§ EXCERPTED PASSAGE
-*-*-

How are unwanted blood vessels on the legs treated?
The injection method also called sclerotherapy is used to treat unwanted blood vessels. The sclerosing solution,is injected with a very fine needle, directly into the blood vessel. This procedure has been used for spider veins since the 1930s and before that, as treatment for varicose veins. The sclerosing solution irritates and damages the inner lining of the vessel wall causing it to swell, and the walls to stick together. Over a period of weeks the vessel turns into scar tissue that is absorbed, eventually become barely noticeable or invisible.
Spider veins and small varicose veins may have to be injected more than once to achieve the desired result. The sessions are spaced at four to six week intervals. A good rule of thumb is to expect a 50 to 60% improvement after each session. Each session lasts for 30-45 minutes.
Frequently, larger varicose veins and smaller subdermal reticular veins communicate or feed into the spider veins. In these the cases, the feeder vein should be treated before the spider veins. If a feeder systems is large, microsurgical excision and/or radiofrequency Venefit Closure is performed first.
The Modesto Vein Center uses Asclera or STS (sodium tetradecyl sulfate), both FDA approved as sclerosing agents.
Are there side effects to sclerotherapy?
Even with a highly experienced physician or sclerotherapy technician performing the treatment there are possible side effects. They include:
- Stinging or pain at the sites of injection. Hypertonic saline, which we never use, is most frequently associated with the burning after sclerotherapy. Asclera seems to produce the least the symptoms and is our preferred agent. There is minimal discomfort with this solution.
- Red and raised areas (wheals) at the injection sites. This phenomenon is a common occurrence and is much like a mosquito bite. Mild itching also may occur. This resolves within two hours.
- Brownish pigmentation lines or spots may occur at the sites of treated spider veins. The brownish pigmentation results from the breakdown products of red blood cells and hemoglobin. It occurs approximately 20 to 30% of the time. Resolution sometimes takes several months.
- Small ulcer formation may occur following sclerotherapy. This occurs approximately .5% of the time. Resolution always occurs but may take several months.
- Matting or the development of groups of fine tiny red blood vessels near the injection sites may occur. These usually resolve spontaneously but may take several months.
- Allergic reactions to the sclerosing solutions are extremely rare.
- Vein Inflammation: small varicose veins, often trap blood following sclerotherapy. Mild tenderness and lumps may be present. This represents a postinjection inflammation of the vein wall with a tiny bolus of blood . This is best treated by needle drainage. Doing so reduces the chances for brownish pigmentation and relieves inflammatory discomfort.
Will treated veins recur?
Spider veins and varicose veins may return after therapy. The sclerosed veins, thermally and surgically ablated veins, do not recur. They have been removed from the circulation.
Recurrent varicose veins after therapy represent the development of new abnormal veins. Remember, varicose veins and spider veins are not curable, but they are controllable.
The Modesto Vein Center takes great care in reducing the trauma to the skin when removing abnormal veins. When former patients who have had large and severe varicosities removed return with new veins, years later, it is often impossible to find any trace of prior treatment.
How are spider veins on the face treated?
There are several ways to treat spider veins on the face. The Modesto Vein Center utilizes the Veinwave. This system utilizes pulsed radiofrequency energy to eradicate the tiny red veins of the face. It is also very effective in removing tiny cherry red spots on the trunk, legs and arms.

-*-*-

§ DATA

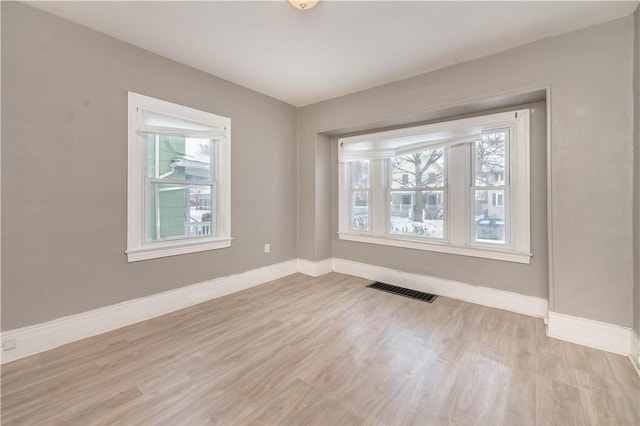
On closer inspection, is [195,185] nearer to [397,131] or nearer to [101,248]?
[101,248]

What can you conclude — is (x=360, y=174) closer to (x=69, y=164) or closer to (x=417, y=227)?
(x=417, y=227)

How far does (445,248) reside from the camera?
11.0 feet

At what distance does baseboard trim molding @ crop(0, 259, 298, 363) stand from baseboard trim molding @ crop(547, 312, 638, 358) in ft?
10.9

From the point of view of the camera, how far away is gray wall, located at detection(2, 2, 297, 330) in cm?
204

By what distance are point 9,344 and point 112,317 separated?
24.6 inches

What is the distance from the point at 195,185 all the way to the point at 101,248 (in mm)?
1106

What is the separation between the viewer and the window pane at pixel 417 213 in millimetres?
3521

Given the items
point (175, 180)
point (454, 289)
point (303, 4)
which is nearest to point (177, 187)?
point (175, 180)

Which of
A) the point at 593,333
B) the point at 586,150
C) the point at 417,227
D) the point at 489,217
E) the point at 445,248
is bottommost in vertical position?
the point at 593,333

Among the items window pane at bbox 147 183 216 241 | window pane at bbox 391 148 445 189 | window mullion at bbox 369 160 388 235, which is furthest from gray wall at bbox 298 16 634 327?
window pane at bbox 147 183 216 241

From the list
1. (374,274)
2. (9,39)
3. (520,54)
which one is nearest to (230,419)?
(374,274)

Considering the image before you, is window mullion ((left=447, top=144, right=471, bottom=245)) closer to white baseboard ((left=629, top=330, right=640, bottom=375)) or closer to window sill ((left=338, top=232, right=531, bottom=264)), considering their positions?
window sill ((left=338, top=232, right=531, bottom=264))

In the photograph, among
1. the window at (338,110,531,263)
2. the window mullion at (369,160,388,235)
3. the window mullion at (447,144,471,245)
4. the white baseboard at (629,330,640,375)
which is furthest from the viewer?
the window mullion at (369,160,388,235)

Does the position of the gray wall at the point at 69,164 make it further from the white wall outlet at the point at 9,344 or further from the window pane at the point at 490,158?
the window pane at the point at 490,158
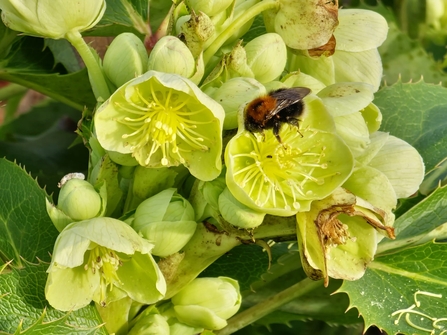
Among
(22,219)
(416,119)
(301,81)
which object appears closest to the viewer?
(301,81)

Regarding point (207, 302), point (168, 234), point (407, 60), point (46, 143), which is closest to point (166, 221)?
point (168, 234)

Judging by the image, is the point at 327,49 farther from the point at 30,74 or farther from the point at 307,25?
the point at 30,74

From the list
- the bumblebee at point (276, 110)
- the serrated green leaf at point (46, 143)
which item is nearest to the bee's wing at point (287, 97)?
the bumblebee at point (276, 110)

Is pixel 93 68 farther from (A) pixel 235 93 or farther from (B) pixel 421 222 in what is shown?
(B) pixel 421 222

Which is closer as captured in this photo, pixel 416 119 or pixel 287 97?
pixel 287 97

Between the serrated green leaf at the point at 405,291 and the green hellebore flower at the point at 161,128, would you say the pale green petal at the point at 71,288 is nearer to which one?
the green hellebore flower at the point at 161,128

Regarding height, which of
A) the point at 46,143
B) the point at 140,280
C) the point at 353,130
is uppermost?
the point at 353,130

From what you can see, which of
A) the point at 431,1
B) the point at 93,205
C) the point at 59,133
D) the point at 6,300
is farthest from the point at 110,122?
the point at 431,1

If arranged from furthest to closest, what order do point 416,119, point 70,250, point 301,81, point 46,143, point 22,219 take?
1. point 46,143
2. point 416,119
3. point 22,219
4. point 301,81
5. point 70,250
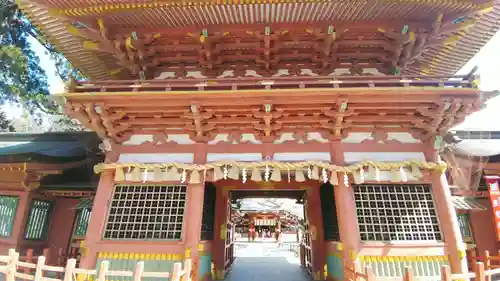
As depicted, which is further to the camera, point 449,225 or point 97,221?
point 97,221

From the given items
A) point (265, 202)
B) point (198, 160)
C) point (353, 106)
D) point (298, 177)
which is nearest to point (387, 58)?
point (353, 106)

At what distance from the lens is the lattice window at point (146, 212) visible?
7824mm

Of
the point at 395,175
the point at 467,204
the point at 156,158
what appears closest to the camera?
the point at 395,175

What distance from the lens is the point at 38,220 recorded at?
10547 millimetres

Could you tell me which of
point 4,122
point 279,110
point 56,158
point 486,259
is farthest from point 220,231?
point 4,122

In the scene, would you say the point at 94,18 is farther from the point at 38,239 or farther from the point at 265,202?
the point at 265,202

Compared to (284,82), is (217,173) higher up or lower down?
lower down

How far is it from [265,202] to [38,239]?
24192 millimetres

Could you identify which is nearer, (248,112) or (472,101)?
(472,101)

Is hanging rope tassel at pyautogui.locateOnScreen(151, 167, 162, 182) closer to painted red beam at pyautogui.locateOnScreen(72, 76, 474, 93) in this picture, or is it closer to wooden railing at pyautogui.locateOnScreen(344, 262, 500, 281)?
painted red beam at pyautogui.locateOnScreen(72, 76, 474, 93)

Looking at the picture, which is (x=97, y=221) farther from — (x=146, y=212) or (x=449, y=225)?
(x=449, y=225)

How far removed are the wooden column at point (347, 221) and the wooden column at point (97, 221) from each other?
6018mm

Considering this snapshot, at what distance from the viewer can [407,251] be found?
7246 millimetres

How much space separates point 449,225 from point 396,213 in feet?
3.88
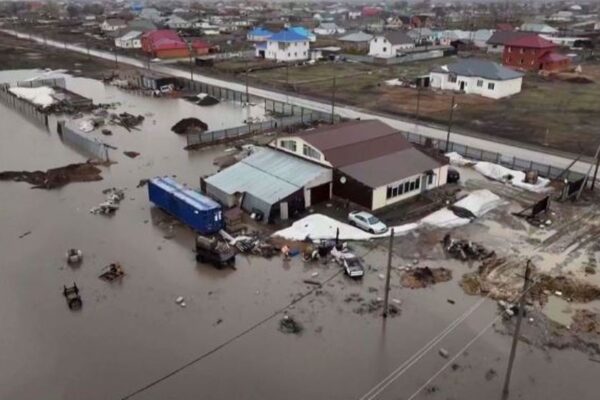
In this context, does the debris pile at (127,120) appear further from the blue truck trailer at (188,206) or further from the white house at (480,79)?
the white house at (480,79)

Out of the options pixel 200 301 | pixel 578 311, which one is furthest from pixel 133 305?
pixel 578 311

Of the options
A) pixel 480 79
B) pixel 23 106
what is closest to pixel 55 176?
pixel 23 106

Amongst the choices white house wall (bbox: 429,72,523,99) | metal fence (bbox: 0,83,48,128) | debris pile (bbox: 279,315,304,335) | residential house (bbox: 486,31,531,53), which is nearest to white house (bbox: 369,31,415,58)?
residential house (bbox: 486,31,531,53)

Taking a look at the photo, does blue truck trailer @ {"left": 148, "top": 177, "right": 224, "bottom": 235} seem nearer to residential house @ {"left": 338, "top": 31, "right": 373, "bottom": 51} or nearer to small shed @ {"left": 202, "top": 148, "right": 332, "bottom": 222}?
small shed @ {"left": 202, "top": 148, "right": 332, "bottom": 222}

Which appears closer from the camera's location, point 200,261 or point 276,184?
point 200,261

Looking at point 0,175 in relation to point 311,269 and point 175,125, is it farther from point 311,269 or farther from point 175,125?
point 311,269

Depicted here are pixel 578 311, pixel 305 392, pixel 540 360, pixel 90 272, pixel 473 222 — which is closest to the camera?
pixel 305 392
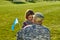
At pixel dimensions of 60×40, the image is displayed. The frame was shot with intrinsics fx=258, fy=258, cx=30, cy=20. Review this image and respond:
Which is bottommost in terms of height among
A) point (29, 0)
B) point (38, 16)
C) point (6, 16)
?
point (29, 0)

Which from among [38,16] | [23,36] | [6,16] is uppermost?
[38,16]

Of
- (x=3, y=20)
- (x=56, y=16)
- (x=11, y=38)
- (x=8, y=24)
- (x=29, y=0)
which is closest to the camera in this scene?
(x=11, y=38)

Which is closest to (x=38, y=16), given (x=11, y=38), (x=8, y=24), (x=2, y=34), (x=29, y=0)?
(x=11, y=38)

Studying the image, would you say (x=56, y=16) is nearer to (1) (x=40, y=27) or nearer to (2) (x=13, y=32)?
(2) (x=13, y=32)

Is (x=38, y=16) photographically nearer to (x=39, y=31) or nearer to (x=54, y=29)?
(x=39, y=31)

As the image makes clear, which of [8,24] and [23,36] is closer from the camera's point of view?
[23,36]

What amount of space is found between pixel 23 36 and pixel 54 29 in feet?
36.0

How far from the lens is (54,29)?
16516 millimetres

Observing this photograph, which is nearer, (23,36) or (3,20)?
(23,36)

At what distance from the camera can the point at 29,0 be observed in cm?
5022

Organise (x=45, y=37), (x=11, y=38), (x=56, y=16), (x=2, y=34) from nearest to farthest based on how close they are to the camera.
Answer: (x=45, y=37) → (x=11, y=38) → (x=2, y=34) → (x=56, y=16)

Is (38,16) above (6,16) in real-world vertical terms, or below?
above

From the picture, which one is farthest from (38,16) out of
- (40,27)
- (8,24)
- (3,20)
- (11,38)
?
(3,20)

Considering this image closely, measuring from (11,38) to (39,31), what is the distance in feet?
29.6
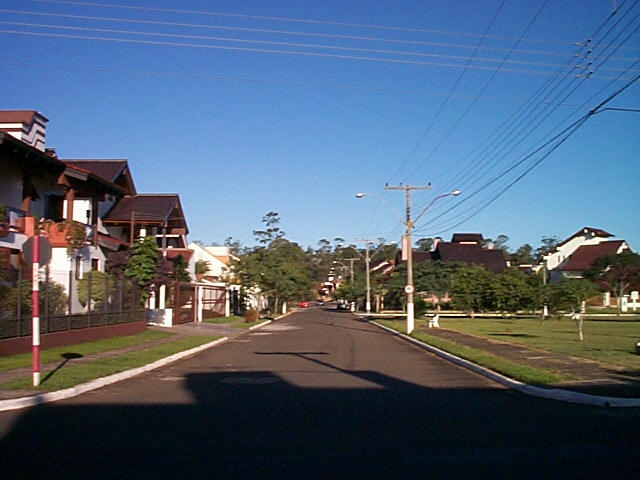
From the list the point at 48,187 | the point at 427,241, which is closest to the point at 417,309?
the point at 48,187

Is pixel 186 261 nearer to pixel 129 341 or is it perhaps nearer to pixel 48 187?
pixel 48 187

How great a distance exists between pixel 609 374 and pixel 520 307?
21.3m

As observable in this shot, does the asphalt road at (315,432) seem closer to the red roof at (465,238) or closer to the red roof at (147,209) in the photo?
the red roof at (147,209)

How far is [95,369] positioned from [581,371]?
38.1 ft

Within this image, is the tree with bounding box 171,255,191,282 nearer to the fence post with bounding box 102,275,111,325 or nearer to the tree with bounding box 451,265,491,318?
the fence post with bounding box 102,275,111,325

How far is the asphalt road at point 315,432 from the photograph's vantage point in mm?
7809

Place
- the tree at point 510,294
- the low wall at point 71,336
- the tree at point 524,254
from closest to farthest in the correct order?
the low wall at point 71,336
the tree at point 510,294
the tree at point 524,254

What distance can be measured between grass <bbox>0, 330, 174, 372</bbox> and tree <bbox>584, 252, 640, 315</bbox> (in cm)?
5359

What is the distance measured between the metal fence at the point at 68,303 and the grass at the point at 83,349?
28.1 inches

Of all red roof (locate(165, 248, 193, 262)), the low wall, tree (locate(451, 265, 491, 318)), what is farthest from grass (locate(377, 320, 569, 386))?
red roof (locate(165, 248, 193, 262))

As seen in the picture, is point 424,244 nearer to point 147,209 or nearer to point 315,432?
Result: point 147,209

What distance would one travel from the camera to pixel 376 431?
10.0 meters

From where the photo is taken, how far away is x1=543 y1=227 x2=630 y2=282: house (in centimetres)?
9169

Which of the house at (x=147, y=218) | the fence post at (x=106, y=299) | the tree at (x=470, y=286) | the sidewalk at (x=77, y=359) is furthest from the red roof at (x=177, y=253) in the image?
the tree at (x=470, y=286)
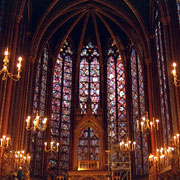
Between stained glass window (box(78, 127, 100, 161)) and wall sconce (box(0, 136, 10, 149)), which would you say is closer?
wall sconce (box(0, 136, 10, 149))

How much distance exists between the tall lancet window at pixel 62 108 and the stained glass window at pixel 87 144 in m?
1.59

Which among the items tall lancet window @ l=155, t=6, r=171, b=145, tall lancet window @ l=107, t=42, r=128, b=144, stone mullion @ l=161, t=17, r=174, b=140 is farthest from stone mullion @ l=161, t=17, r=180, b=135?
tall lancet window @ l=107, t=42, r=128, b=144

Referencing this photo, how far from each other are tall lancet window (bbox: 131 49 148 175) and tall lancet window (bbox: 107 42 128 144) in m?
1.00

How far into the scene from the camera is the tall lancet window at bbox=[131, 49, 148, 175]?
2339cm

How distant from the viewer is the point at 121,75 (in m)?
28.0

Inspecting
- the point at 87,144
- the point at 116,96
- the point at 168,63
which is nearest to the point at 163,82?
the point at 168,63

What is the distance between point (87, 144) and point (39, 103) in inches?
183

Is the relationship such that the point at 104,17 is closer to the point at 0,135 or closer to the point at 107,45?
the point at 107,45

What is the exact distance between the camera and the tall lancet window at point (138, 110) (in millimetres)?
23391

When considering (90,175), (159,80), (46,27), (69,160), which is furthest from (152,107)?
(46,27)

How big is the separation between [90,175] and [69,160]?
3.83 m

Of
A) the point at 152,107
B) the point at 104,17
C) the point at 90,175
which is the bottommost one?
the point at 90,175

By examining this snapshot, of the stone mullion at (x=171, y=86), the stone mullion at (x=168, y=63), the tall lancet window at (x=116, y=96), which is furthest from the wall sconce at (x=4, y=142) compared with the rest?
the tall lancet window at (x=116, y=96)

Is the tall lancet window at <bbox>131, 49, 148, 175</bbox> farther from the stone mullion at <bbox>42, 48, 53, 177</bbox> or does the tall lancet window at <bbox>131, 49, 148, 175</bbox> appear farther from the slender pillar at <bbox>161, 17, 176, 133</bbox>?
the slender pillar at <bbox>161, 17, 176, 133</bbox>
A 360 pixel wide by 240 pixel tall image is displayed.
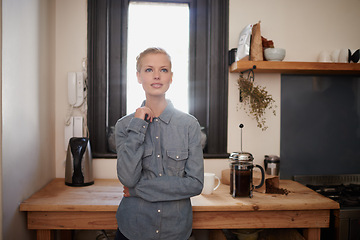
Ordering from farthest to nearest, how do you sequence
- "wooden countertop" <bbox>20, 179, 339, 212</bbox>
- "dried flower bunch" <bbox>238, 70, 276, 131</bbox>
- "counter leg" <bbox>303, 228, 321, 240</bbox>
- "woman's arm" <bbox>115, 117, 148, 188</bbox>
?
1. "dried flower bunch" <bbox>238, 70, 276, 131</bbox>
2. "counter leg" <bbox>303, 228, 321, 240</bbox>
3. "wooden countertop" <bbox>20, 179, 339, 212</bbox>
4. "woman's arm" <bbox>115, 117, 148, 188</bbox>

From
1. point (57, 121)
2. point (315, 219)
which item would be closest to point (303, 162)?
point (315, 219)

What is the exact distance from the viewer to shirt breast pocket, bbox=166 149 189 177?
128 centimetres

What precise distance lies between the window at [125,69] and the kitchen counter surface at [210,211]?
0.55 m

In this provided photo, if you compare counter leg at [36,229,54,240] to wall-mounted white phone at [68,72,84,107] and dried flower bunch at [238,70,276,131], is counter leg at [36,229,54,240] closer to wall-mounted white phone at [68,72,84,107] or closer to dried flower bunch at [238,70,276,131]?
wall-mounted white phone at [68,72,84,107]

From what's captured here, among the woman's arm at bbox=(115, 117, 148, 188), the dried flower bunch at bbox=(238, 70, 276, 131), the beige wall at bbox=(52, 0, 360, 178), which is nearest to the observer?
the woman's arm at bbox=(115, 117, 148, 188)

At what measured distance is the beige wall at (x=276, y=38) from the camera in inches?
85.7

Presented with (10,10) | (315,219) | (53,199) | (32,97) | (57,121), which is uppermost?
(10,10)

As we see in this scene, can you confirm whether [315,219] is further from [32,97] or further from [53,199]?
[32,97]

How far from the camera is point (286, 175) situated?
2.25 meters

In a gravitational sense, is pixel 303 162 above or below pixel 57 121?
below

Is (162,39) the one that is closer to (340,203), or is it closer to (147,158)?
(147,158)

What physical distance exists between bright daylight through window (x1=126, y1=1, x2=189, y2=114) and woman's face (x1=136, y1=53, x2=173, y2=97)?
942 mm

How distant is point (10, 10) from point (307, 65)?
1732 mm

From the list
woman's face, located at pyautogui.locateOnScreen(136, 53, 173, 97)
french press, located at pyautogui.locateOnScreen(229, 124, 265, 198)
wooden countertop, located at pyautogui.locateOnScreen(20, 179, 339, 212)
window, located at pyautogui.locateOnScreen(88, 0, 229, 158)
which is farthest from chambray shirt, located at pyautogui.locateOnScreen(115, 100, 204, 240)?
window, located at pyautogui.locateOnScreen(88, 0, 229, 158)
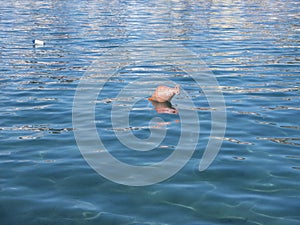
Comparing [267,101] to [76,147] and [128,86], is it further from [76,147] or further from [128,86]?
[76,147]

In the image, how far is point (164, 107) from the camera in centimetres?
1323

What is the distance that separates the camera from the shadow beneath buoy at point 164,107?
1292 centimetres

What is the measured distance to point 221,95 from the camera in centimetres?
1462

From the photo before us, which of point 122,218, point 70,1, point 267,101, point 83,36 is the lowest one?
point 122,218

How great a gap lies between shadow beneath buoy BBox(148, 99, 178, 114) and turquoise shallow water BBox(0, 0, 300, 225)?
0.18 metres

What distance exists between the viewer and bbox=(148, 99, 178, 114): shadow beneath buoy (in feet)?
42.4

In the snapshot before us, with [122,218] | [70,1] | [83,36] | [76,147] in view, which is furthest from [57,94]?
[70,1]

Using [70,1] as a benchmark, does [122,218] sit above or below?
below

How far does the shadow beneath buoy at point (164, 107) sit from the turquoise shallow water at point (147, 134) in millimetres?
177

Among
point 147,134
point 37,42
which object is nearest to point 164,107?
point 147,134

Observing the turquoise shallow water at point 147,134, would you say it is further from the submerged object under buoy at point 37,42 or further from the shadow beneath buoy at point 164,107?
the submerged object under buoy at point 37,42

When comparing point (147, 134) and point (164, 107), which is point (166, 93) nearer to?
point (164, 107)

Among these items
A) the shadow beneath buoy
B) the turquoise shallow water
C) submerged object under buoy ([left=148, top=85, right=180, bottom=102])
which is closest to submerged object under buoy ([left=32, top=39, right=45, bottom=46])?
the turquoise shallow water

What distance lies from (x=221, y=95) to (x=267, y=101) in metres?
1.41
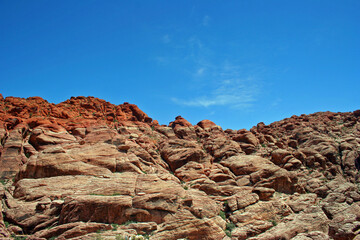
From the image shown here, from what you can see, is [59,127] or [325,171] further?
[325,171]

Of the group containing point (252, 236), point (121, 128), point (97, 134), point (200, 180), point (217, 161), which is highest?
point (121, 128)

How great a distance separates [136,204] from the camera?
31344mm

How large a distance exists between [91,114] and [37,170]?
2135 cm

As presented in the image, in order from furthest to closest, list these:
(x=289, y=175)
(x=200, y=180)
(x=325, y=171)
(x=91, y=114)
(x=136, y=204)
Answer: (x=91, y=114), (x=325, y=171), (x=289, y=175), (x=200, y=180), (x=136, y=204)

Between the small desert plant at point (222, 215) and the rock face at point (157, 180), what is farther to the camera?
the small desert plant at point (222, 215)

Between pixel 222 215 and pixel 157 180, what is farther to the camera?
pixel 222 215

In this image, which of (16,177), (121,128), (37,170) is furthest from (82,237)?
(121,128)

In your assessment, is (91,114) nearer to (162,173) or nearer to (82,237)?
(162,173)

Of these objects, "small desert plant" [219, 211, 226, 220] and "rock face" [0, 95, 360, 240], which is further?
"small desert plant" [219, 211, 226, 220]

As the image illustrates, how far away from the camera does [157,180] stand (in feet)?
116

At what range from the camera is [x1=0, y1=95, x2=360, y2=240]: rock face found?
29703 mm

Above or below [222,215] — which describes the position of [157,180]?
above

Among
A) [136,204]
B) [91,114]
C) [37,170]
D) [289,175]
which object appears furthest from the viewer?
[91,114]

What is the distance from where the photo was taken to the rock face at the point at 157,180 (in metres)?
29.7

-*-*-

§ EXERCISES TO COMPLETE
a) Could you rewrite the paragraph of the sclerotherapy text that begins "Spider veins and small varicose veins may have to be injected" as a short list that keeps its main facts?
b) Copy the passage of the sclerotherapy text word for word, starting at "- Brownish pigmentation" and ending at "takes several months.".

§ ANSWERS FOR EACH ITEM
a)
- Spider veins and small varicose veins may need more than one injection to reach the desired result.
- Sessions are spaced four to six weeks apart.
- Expect a 50 to 60% improvement after each session.
- Each session lasts 30-45 minutes.

b)
- Brownish pigmentation lines or spots may occur at the sites of treated spider veins. The brownish pigmentation results from the breakdown products of red blood cells and hemoglobin. It occurs approximately 20 to 30% of the time. Resolution sometimes takes several months.